James clicked on the speaker button and dropped the phone on the passenger’s seat. He moved his left hand through the snot on the wheel. James shook his hand onto the floor and yelled into the phone.
“I don’t have time for this crap.” The snot now covered his pant leg. “Email Mike the job, call my doctor, and find me a box of tissues.”
James turned his convertible onto Mulholland Highway and headed north. The other end of the line was silent.
“I’m in a hole,” he said. “I’ll pop out in a moment.”
The cell towers often dropped calls and Sally waited. She figured he would always call back.
The sun was shining through the dried yellow mucus on the windshield to create a rainbow on his dash. He looked at the light and ignored the bungalows and exclusive homes of Beachwood Canyon.
James turned a few more times up the winding road. He reached for the phone and caught static. After a few more turns, a voice came through.
“He says he won’t do it this time.” Her voice sounded distant.
“What does that mean?” he shouted. “Of course, he will. There’s no one else.”
“I think it will cost more this time.”
“It shouldn’t cost more than last time.” He looked at the screen. “The job hasn’t changed.” He slapped the phone on the wheel and turned the car to the right. He corrected before he clipped two bikers on their way to the Hollywood sign.
“Email him again and make it clear,” James yelled.
He pulled into a far parking spot at Lake Hollywood Park and stopped the car.
James fell out of the car along with a stack of bent coffee cups. A wadded up napkin followed the empties and blew off toward the grass. He stumbled up grabbing the wad and ripped it apart. With the paper remains, he dabbed at the steering wheel.
“You still there?”
He made out a silent sigh.
“Good, we can iron this out.”
He explained how Mike had no excuse to refuse.
“It’s easy.” James talked with his arms. He waved his left hand in the air.
“He parks on the fifth floor under the camera.”
“Uh, huh.”
“No one will notice him get out.”
“Uh, huh.”
“He takes the box with him and inches along the wall.”
“Why doesn’t the camera see him?” she said.
“It’s pointed out at the cars and not the wall.”
“Oh,” she said. He could tell she did not understand.
“The camera points across the garage,” he explained. “It doesn’t pick up on things too close.”
“I get it.”
He lost track of the next step. James thought he should do it himself.
“No one will see him coming,” he said, while pushing his finger toward the ground.
“I’m not sure everything will fit in the box,” she said.
“They came in the box.” James clinched his eyes and rubbed his forehead. “Why is there a problem?”

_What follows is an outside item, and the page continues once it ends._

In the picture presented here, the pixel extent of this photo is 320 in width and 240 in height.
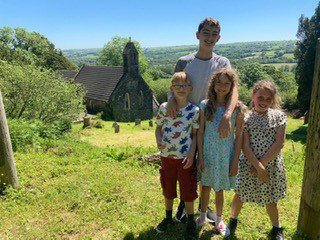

“The canisters are too big and he can’t put his mask in the box with everything too,” she said.
“Have him wear the mask and carry the box.”
A small boy and man passed him in the parking log carrying a kite. James looked up at the sky. A few clouds floated up from the ocean. It was a nice day for playing in the wind.
“Canisters?” James asked. “They’re cupcakes, for crying out loud,” he shouted. “Just have him carry the cupcakes, wear his superhero mask, and surprise her.”
“Cupcakes?” she asked.
“Yes, a dozen red velvet with the yellow baby bottle sugar decorations.” Sometimes she exasperated him.
“Do you think you can pass this on Mike?”
James detected dead silence on the other end of the phone and he wondered if Sally understood him. He raised his head and stared at the clouds. He shook his head dumbfounded. James wondered why everything with her required so much energy.
“Sally?” he asked. She had to know her own name. Sometimes she drove him nuts. He looked around the park for a closer cell tower.
“Sally? James enunciated to make sure she understood him. The pause lasted a long time.
The voice on the other end of the line cleared her throat.
“This isn’t Sally.”
He pulled his phone away and brought it back to his ear. What did she mean, this isn’t Sally? James listened to a man in the background tell the woman to shut up and the phone went dead.